Di sisi lain ada ancaman dampak yang lebih meluas dari alih fungsi kawasan dan degradasi lingkungan. Melalui penerbitan izin Pemerintah Pusat dianggap melanggar prinsip-prinsip pembangunan berkelanjutan dalam Deklarasi Rio 1992, terkait prinsip kehati-hatian, partisipasi bermakna, tanggung jawab terhadap pelestarian ekosistem sumber daya alam, serta prinsip keadilan antar generasi. Pemerintah Pusat juga dinilai melanggar hak asasi manusia dan mengabaikan asas-asas umum pemerintahan yang baik (AUPB), yang diantaranya menjamin kemanfaatan serta kepentingan umum yang mendahulukan kesejahteraan dan kemanfaatan yang didukung dengan cara-cara yang aspiratif, akomodatif, selektif, dan tidak diskriminatif.
Sentralisasi izin ke Pemerintah Pusat lewat berlakunya UU Cipta Kerja dianggap memungkinkan terbitnya izin proyek nir-partisipasi seperti leisure park PT. TPB. Daerah dan masyarakat setempat yang mengetahui kondisi sosial, ekonomi, lingkungan, adat, tidak dilibatkan namun justru menerima dampaknya.
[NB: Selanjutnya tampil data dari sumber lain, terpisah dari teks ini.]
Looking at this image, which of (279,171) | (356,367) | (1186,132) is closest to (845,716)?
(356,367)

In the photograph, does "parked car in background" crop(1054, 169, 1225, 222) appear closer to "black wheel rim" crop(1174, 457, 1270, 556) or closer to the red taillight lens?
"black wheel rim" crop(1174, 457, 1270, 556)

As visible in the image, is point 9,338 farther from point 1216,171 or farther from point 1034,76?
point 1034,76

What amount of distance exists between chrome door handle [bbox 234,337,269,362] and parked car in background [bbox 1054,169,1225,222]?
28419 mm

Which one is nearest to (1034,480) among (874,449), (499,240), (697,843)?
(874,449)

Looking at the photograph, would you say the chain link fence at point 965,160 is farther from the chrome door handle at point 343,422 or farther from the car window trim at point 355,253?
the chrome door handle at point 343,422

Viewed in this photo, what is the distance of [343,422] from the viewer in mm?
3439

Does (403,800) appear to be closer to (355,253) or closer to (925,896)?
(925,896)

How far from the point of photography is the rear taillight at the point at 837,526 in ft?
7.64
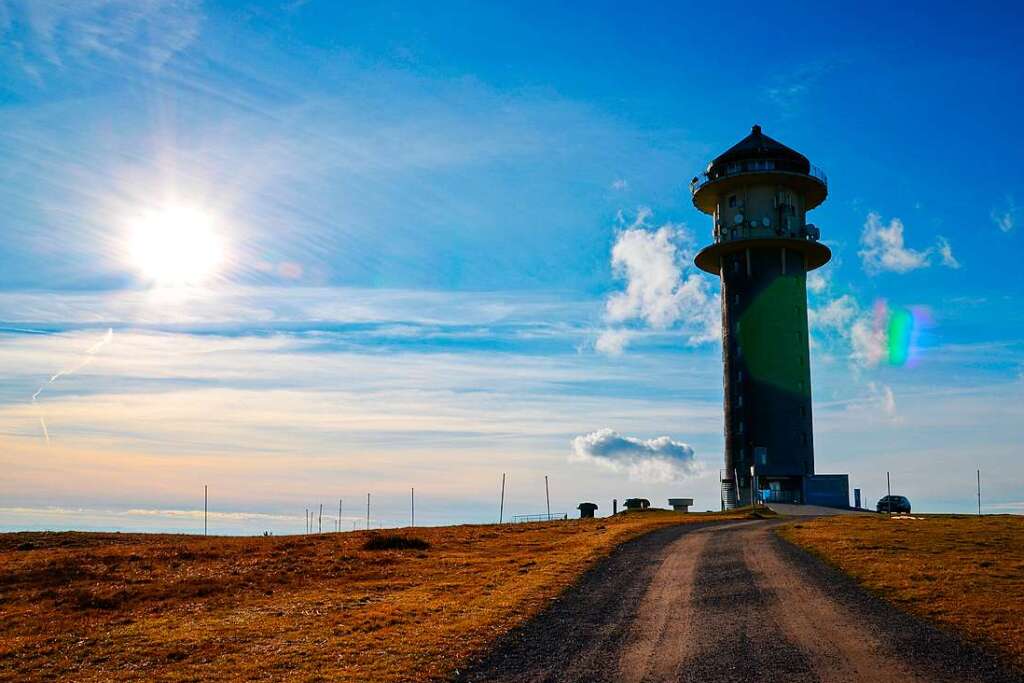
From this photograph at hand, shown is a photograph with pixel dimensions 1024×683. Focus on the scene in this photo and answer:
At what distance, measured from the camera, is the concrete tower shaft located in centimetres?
8031

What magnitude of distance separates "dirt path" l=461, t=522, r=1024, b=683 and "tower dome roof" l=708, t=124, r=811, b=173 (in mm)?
61503

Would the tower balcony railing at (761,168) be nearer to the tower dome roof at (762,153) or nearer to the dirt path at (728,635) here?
the tower dome roof at (762,153)

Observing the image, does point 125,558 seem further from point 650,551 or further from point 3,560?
point 650,551

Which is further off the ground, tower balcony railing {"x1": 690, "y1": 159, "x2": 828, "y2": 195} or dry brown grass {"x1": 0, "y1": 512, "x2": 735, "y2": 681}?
tower balcony railing {"x1": 690, "y1": 159, "x2": 828, "y2": 195}

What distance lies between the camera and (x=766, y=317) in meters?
82.2

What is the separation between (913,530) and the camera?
140ft

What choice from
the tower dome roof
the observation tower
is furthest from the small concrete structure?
the tower dome roof

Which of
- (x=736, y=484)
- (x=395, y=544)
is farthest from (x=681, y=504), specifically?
(x=395, y=544)

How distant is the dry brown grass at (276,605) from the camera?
20.2 meters

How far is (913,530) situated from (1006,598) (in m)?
19.8

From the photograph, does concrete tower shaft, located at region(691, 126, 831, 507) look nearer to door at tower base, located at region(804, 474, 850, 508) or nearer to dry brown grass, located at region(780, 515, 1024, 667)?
door at tower base, located at region(804, 474, 850, 508)

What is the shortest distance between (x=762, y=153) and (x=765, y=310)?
15858mm

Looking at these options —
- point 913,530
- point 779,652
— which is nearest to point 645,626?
point 779,652

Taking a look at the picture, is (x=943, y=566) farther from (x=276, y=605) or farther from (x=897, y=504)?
(x=897, y=504)
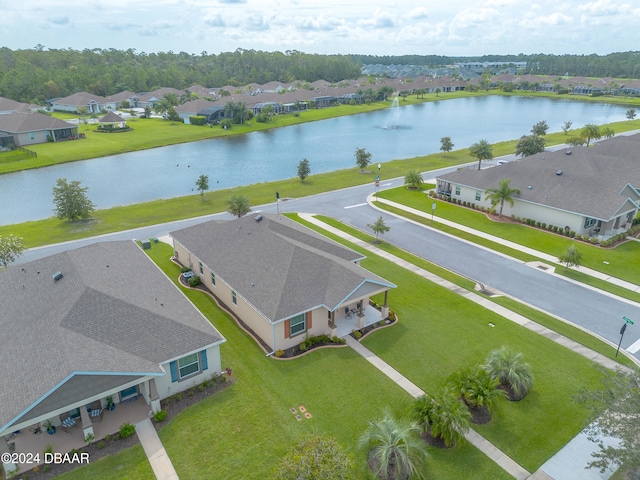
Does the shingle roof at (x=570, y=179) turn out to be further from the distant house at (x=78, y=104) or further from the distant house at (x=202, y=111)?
the distant house at (x=78, y=104)

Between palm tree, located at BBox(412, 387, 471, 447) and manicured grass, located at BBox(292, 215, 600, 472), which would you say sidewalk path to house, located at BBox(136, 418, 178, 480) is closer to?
palm tree, located at BBox(412, 387, 471, 447)

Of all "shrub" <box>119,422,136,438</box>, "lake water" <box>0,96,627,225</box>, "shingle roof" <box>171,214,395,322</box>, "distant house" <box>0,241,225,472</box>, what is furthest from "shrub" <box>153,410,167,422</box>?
"lake water" <box>0,96,627,225</box>

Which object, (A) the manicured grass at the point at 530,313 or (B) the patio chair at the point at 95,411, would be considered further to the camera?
(A) the manicured grass at the point at 530,313

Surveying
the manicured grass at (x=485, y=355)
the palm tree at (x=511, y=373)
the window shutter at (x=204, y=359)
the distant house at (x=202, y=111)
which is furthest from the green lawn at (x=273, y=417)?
the distant house at (x=202, y=111)

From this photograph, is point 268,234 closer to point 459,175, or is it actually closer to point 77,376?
point 77,376

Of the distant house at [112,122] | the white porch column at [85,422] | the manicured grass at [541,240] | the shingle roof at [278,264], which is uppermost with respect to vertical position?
the distant house at [112,122]

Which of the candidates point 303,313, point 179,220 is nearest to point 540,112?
point 179,220
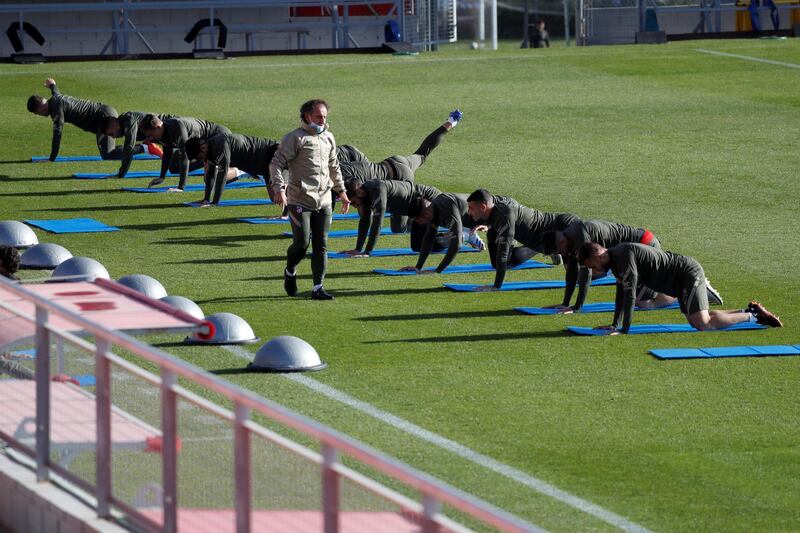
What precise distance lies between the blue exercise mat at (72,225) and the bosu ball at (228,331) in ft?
25.2

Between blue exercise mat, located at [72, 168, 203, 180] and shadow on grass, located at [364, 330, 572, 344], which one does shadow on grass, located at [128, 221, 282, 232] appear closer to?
blue exercise mat, located at [72, 168, 203, 180]

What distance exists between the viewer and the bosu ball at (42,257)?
16906 mm

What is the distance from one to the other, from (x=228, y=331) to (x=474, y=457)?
13.1ft

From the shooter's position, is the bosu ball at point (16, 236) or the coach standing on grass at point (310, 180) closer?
the coach standing on grass at point (310, 180)

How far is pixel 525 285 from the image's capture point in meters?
16.7

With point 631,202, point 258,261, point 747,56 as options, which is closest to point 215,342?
point 258,261

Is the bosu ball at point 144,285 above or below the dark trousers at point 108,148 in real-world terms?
below

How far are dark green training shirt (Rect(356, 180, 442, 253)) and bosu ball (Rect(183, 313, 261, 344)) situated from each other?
14.9 feet

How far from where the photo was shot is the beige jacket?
15375 mm

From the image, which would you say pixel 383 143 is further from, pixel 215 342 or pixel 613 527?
pixel 613 527

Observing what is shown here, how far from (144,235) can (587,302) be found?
7161 mm

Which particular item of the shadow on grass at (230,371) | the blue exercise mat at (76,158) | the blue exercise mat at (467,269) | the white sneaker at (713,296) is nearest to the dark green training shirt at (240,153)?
the blue exercise mat at (467,269)

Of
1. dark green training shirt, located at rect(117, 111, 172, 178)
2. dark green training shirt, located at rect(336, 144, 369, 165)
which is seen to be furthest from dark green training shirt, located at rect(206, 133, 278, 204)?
dark green training shirt, located at rect(117, 111, 172, 178)

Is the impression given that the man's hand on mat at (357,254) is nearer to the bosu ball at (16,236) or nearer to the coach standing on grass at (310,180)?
the coach standing on grass at (310,180)
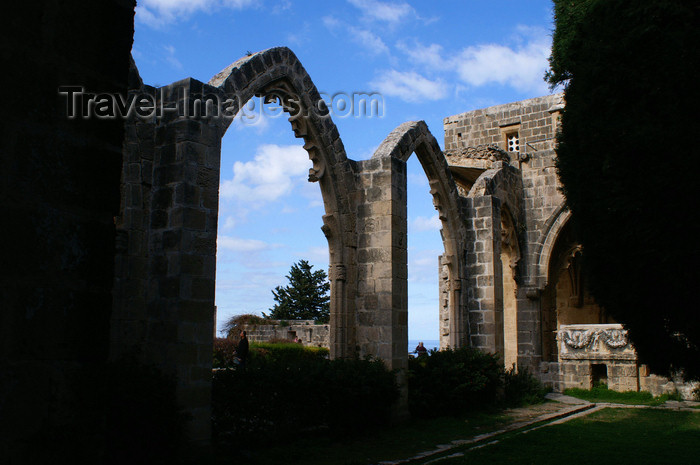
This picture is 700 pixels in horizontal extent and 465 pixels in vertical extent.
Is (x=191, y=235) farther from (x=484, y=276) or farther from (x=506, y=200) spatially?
(x=506, y=200)

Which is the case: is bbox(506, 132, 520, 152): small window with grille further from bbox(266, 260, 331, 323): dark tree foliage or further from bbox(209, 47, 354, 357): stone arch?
bbox(266, 260, 331, 323): dark tree foliage

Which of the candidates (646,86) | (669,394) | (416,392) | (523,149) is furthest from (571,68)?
(523,149)

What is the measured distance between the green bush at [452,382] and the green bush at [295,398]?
1.30 meters

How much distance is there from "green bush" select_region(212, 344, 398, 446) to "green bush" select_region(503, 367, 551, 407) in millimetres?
4128

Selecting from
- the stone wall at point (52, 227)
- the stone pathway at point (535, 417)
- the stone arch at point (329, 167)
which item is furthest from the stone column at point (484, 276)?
the stone wall at point (52, 227)

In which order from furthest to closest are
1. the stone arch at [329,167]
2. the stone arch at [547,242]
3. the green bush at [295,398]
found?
1. the stone arch at [547,242]
2. the stone arch at [329,167]
3. the green bush at [295,398]

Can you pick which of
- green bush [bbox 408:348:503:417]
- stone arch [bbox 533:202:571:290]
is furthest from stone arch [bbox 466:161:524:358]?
stone arch [bbox 533:202:571:290]

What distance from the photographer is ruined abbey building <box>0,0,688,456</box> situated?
168cm

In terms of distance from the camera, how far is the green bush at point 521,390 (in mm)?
11867

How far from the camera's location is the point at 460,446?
24.8 ft

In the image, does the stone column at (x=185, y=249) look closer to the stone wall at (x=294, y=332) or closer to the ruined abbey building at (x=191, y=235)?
the ruined abbey building at (x=191, y=235)

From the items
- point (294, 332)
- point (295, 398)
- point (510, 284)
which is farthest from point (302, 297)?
point (295, 398)

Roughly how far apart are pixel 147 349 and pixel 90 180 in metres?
Answer: 4.90

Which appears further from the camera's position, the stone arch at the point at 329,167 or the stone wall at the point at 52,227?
the stone arch at the point at 329,167
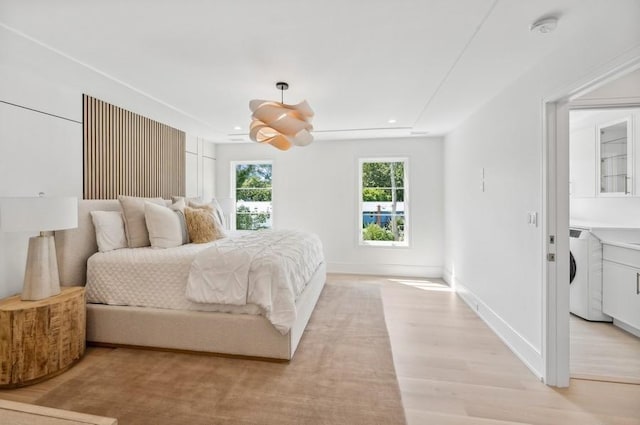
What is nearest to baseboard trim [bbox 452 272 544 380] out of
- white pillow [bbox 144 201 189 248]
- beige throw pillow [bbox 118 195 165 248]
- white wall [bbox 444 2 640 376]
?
white wall [bbox 444 2 640 376]

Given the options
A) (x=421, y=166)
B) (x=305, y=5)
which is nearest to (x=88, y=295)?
(x=305, y=5)

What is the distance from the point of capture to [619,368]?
2223mm

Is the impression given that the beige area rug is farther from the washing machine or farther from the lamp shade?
the washing machine

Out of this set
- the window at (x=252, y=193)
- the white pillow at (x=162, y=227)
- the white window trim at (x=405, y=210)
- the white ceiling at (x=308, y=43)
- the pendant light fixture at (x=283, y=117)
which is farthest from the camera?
the window at (x=252, y=193)

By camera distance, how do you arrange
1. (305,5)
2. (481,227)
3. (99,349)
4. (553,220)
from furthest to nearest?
1. (481,227)
2. (99,349)
3. (553,220)
4. (305,5)

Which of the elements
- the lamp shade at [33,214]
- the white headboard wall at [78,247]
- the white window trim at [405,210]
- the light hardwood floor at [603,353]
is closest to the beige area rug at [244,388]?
the white headboard wall at [78,247]

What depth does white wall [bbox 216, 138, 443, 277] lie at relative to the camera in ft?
16.6

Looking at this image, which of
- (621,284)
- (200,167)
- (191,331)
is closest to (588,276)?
(621,284)

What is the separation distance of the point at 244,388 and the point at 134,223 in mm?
2069

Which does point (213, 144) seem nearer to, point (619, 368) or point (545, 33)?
point (545, 33)

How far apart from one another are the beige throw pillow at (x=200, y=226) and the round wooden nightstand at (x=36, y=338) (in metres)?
1.23

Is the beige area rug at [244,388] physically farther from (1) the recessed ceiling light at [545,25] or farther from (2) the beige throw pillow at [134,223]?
(1) the recessed ceiling light at [545,25]

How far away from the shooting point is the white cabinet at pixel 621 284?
2.63 meters

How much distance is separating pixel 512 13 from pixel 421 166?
11.4ft
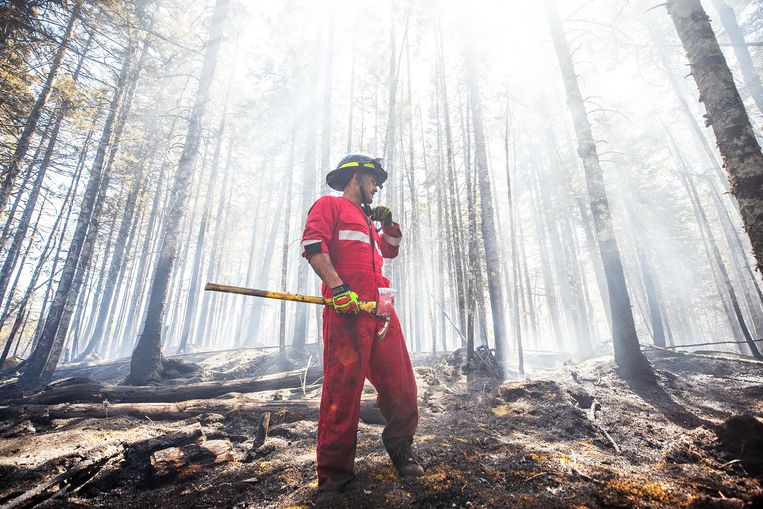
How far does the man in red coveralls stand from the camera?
2451mm

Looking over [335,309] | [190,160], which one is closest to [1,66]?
[190,160]

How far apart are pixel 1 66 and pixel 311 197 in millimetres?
9046

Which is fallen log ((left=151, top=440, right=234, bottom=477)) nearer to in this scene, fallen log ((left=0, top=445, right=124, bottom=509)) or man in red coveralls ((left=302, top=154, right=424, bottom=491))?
fallen log ((left=0, top=445, right=124, bottom=509))

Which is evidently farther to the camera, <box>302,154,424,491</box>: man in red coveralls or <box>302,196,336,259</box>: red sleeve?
<box>302,196,336,259</box>: red sleeve

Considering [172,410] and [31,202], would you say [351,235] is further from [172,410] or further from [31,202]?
[31,202]

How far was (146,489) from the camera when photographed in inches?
113

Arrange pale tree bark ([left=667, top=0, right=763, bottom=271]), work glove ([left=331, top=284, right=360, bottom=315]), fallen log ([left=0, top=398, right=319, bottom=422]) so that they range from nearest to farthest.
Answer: work glove ([left=331, top=284, right=360, bottom=315])
pale tree bark ([left=667, top=0, right=763, bottom=271])
fallen log ([left=0, top=398, right=319, bottom=422])

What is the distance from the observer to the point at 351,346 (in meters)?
2.63

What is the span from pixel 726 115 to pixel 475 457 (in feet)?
16.1

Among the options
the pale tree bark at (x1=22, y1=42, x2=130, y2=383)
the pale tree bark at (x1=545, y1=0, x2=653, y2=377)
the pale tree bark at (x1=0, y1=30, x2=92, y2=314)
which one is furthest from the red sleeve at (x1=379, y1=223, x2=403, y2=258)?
the pale tree bark at (x1=0, y1=30, x2=92, y2=314)

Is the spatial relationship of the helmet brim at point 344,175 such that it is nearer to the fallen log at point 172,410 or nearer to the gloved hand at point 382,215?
the gloved hand at point 382,215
Pada akhirnya kondisi ini menjauhkan masyarakat terhadap akses keadilan dan justru mengarah pada praktik otoritarian.
Berdasarkan pertimbangan di atas, dalam keberatannya para petani menuntut agar para pejabat terkait membatalkan perizinan berusaha PT. TPB dan dokumen pendukung izin lainnya serta menunda pelaksanaan proyek untuk mencegah timbulnya kerugian dan pelanggaran hak warga masyarakat, kerusakan lingkungan hidup, dan konflik sosial.